**What the exercise asks:**
No record may be left out; print them all verbatim.

[Saved data entries]

● ● ●

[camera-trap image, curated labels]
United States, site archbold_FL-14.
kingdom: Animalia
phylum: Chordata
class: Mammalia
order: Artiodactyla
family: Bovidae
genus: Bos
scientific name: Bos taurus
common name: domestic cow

● ● ●

**Solution for this task:**
[camera-trap image, curated labels]
United States, site archbold_FL-14.
kingdom: Animalia
phylum: Chordata
class: Mammalia
order: Artiodactyla
family: Bovidae
genus: Bos
scientific name: Bos taurus
common name: domestic cow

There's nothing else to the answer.